Instructions to follow:
What do the lines from the top of the data through the line with "Perform analysis" say? Quote them exactly and include both ends.

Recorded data
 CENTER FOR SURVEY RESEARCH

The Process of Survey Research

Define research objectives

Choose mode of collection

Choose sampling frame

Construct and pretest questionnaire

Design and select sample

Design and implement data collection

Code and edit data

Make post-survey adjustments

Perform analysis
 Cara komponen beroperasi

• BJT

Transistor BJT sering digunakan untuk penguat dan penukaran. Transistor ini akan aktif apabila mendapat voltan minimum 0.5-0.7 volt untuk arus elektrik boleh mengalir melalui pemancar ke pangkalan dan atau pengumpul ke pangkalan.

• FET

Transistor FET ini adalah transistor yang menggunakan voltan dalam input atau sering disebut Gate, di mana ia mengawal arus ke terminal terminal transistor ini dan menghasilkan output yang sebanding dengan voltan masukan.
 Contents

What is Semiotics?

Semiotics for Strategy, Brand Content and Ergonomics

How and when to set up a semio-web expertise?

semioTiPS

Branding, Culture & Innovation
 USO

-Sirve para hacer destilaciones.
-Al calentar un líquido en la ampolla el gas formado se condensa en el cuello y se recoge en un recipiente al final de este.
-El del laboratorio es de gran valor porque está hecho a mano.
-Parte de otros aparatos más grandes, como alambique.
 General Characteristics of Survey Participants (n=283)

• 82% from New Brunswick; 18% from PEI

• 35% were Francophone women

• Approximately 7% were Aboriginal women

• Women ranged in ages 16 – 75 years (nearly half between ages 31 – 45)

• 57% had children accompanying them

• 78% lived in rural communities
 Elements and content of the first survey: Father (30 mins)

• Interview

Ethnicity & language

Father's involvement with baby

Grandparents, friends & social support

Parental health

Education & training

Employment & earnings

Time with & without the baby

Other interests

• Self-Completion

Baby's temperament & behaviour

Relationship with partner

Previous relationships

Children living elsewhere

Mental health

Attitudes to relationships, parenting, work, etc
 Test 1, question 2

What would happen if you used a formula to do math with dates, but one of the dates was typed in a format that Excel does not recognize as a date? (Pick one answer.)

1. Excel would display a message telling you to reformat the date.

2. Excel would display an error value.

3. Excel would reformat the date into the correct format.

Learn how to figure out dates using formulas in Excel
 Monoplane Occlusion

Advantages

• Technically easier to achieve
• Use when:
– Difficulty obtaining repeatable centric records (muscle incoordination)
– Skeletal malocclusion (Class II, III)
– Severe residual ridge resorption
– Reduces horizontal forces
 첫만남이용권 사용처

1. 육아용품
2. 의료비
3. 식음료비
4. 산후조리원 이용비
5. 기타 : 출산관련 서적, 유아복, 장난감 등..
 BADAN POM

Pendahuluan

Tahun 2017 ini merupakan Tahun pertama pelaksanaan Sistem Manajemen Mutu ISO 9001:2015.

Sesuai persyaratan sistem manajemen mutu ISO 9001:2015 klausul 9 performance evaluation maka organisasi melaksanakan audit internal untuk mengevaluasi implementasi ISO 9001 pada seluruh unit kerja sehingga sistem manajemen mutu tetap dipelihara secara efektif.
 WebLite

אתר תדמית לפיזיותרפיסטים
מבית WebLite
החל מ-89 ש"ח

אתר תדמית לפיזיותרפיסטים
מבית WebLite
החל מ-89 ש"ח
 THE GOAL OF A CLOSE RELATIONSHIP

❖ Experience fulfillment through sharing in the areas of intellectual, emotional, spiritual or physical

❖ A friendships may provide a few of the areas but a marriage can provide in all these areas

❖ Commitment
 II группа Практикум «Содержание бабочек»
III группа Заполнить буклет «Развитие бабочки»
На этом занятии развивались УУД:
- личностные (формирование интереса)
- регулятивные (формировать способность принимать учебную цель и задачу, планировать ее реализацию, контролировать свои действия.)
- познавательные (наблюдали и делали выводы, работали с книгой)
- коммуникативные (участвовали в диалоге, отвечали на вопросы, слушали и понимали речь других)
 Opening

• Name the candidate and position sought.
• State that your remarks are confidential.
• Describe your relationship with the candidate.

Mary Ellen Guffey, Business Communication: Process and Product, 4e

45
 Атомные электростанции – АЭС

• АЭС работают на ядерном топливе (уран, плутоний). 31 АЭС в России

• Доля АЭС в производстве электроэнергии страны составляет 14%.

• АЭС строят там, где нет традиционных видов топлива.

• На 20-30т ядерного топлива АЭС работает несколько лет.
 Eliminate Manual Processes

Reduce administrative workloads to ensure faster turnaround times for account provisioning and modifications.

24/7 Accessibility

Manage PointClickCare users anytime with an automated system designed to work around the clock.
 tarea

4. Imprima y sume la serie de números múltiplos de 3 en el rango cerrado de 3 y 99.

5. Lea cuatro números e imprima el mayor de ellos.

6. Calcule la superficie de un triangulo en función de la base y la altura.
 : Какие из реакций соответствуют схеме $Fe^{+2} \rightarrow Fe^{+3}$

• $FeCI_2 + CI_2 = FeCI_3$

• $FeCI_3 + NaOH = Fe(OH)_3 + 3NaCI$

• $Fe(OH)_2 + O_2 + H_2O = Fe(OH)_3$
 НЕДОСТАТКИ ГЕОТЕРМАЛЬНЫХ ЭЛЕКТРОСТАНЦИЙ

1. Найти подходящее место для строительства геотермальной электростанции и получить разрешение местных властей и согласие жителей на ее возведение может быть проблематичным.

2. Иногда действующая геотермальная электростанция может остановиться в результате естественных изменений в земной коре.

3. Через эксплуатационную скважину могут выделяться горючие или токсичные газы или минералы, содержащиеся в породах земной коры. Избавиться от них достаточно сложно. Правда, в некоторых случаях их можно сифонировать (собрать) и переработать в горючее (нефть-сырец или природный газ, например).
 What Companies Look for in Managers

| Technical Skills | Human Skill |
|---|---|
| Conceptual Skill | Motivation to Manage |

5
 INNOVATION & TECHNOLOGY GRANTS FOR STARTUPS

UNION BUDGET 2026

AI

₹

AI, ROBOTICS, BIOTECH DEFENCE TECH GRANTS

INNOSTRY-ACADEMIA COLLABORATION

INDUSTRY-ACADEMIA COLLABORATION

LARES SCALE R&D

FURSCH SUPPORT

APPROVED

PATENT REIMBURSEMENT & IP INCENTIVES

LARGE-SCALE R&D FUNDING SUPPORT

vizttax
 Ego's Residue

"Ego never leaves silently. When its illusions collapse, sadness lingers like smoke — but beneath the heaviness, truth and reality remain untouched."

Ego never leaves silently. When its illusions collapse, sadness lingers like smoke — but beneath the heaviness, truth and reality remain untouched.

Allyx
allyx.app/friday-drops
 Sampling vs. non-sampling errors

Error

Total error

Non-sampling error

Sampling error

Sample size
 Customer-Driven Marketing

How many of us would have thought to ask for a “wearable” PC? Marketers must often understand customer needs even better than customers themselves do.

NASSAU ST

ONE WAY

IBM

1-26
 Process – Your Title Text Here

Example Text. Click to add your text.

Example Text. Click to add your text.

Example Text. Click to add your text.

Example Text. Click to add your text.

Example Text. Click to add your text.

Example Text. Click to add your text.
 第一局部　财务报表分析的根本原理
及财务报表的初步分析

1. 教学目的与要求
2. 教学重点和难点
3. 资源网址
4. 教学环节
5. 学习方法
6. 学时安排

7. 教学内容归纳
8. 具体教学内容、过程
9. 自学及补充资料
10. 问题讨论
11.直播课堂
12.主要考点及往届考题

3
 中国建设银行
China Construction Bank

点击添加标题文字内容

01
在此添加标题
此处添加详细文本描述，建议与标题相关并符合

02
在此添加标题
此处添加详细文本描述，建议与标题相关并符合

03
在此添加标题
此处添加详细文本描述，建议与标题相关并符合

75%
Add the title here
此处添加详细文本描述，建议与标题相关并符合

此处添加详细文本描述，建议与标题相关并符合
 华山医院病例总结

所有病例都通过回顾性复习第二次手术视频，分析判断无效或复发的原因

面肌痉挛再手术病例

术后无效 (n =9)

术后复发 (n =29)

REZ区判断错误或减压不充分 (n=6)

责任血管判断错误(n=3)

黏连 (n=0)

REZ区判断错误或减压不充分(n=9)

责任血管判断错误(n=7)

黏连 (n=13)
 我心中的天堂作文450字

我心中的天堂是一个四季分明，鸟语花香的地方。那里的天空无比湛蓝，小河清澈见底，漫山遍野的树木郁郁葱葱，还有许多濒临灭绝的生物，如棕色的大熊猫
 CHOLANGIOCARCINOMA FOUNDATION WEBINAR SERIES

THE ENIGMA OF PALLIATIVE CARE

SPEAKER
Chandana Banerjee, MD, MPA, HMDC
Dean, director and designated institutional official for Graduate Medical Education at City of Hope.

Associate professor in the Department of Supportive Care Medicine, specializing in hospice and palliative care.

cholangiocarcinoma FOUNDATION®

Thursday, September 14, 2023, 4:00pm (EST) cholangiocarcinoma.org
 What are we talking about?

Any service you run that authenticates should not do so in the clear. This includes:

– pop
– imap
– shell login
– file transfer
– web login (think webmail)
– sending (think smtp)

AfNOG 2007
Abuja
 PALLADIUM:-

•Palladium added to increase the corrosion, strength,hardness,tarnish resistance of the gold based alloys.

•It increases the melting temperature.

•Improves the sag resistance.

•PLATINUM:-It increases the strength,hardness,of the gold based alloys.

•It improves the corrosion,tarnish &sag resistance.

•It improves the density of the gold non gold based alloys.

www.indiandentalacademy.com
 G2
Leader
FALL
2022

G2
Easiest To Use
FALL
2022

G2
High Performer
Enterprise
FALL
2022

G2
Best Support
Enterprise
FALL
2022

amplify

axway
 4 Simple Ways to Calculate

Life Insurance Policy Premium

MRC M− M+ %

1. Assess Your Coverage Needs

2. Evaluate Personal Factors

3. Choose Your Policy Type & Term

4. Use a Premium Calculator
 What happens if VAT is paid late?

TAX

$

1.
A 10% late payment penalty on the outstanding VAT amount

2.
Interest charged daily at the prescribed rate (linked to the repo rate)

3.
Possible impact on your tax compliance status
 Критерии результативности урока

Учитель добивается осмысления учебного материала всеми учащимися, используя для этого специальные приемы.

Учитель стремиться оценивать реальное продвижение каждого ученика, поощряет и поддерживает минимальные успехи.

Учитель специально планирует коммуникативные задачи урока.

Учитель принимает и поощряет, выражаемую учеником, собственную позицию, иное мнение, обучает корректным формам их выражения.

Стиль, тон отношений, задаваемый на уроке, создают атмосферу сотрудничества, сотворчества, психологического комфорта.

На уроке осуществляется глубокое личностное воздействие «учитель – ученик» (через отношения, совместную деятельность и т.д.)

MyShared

Answer area:
 CENTER FOR SURVEY RESEARCH

The Process of Survey Research

Define research objectives

Choose mode of collection

Choose sampling frame

Construct and pretest questionnaire

Design and select sample

Design and implement data collection

Code and edit data

Make post-survey adjustments

Perform analysis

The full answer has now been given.